Re: [PATCH 6/8] Support APX Push2/Pop2

public inbox for binutils@sourceware.org
 help / color / mirror / Atom feed

From: Jan Beulich <jbeulich@suse.com>
To: "Cui, Lili" <lili.cui@intel.com>
Cc: hongjiu.lu@intel.com, "Mo, Zewei" <zewei.mo@intel.com>,
	binutils@sourceware.org
Subject: Re: [PATCH 6/8] Support APX Push2/Pop2
Date: Thu, 28 Sep 2023 13:37:38 +0200	[thread overview]
Message-ID: <153e1263-bbc9-1af6-a11e-58489153d95f@suse.com> (raw)
In-Reply-To: <20230919152527.497773-7-lili.cui@intel.com>

On 19.09.2023 17:25, Cui, Lili wrote:
> --- a/gas/config/tc-i386.c
> +++ b/gas/config/tc-i386.c
> @@ -5667,6 +5667,22 @@ md_assemble (char *line)
>        i.rex &= REX_OPCODE;
>      }
>  
> +  if (i.tm.opcode_modifier.push2pop2)
> +    {
> +      i.imm_operands = 0;

Why?

Task instructions:
From the Push2/Pop2 patch review, return word for word the stretch that begins at "From: Jan Beulich" and ends after "md_assemble (char *line)".

Data excerpt:
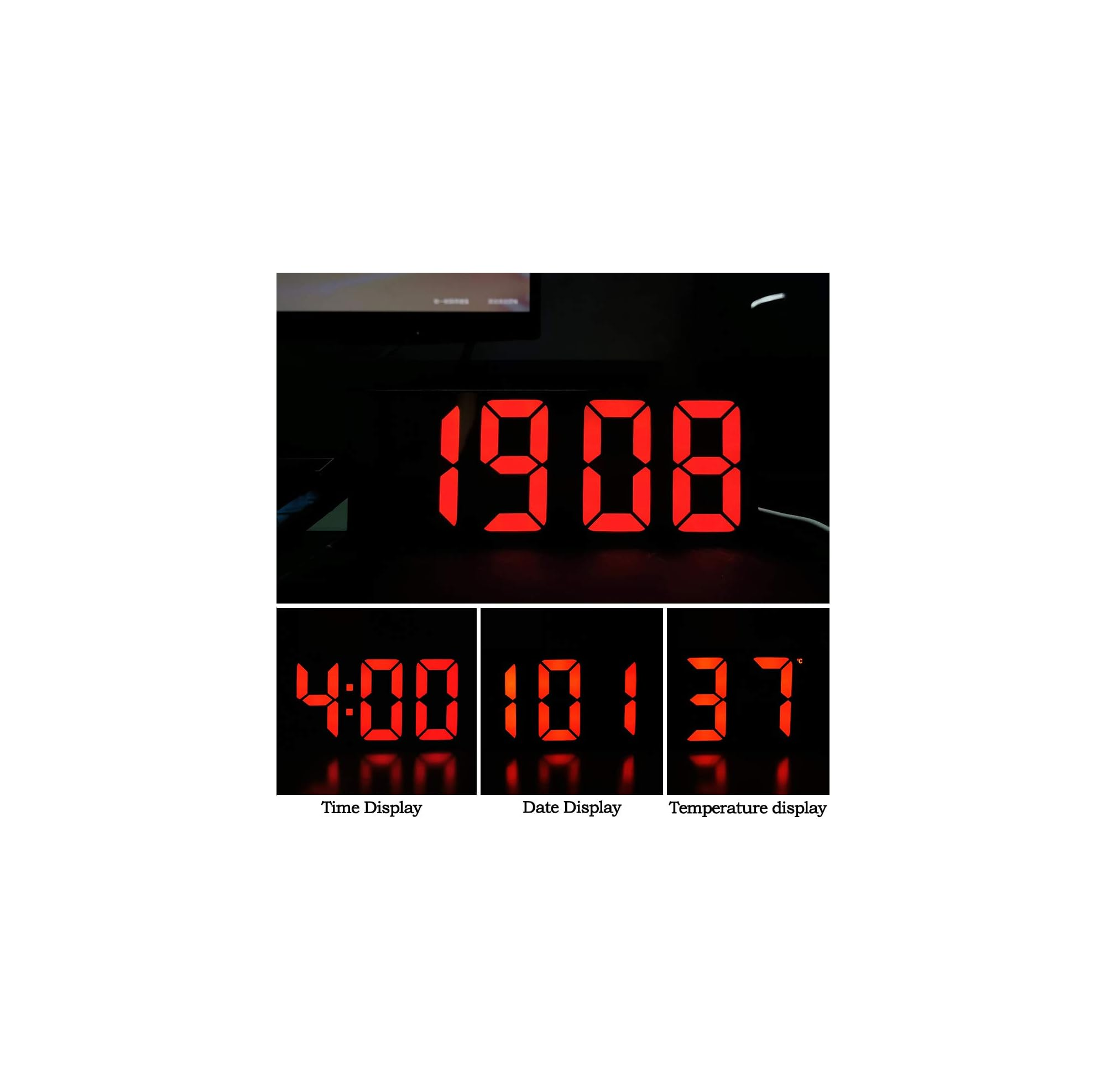 Digitaluhr mit roter LED-Anzeige: 19:08, 4:00, 10.13, 37°C.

Output of the exercise:
From: Jan Beulich <jbeulich@suse.com>
To: "Cui, Lili" <lili.cui@intel.com>
Cc: hongjiu.lu@intel.com, "Mo, Zewei" <zewei.mo@intel.com>,
	binutils@sourceware.org
Subject: Re: [PATCH 6/8] Support APX Push2/Pop2
Date: Thu, 28 Sep 2023 13:37:38 +0200	[thread overview]
Message-ID: <153e1263-bbc9-1af6-a11e-58489153d95f@suse.com> (raw)
In-Reply-To: <20230919152527.497773-7-lili.cui@intel.com>

On 19.09.2023 17:25, Cui, Lili wrote:
> --- a/gas/config/tc-i386.c
> +++ b/gas/config/tc-i386.c
> @@ -5667,6 +5667,22 @@ md_assemble (char *line)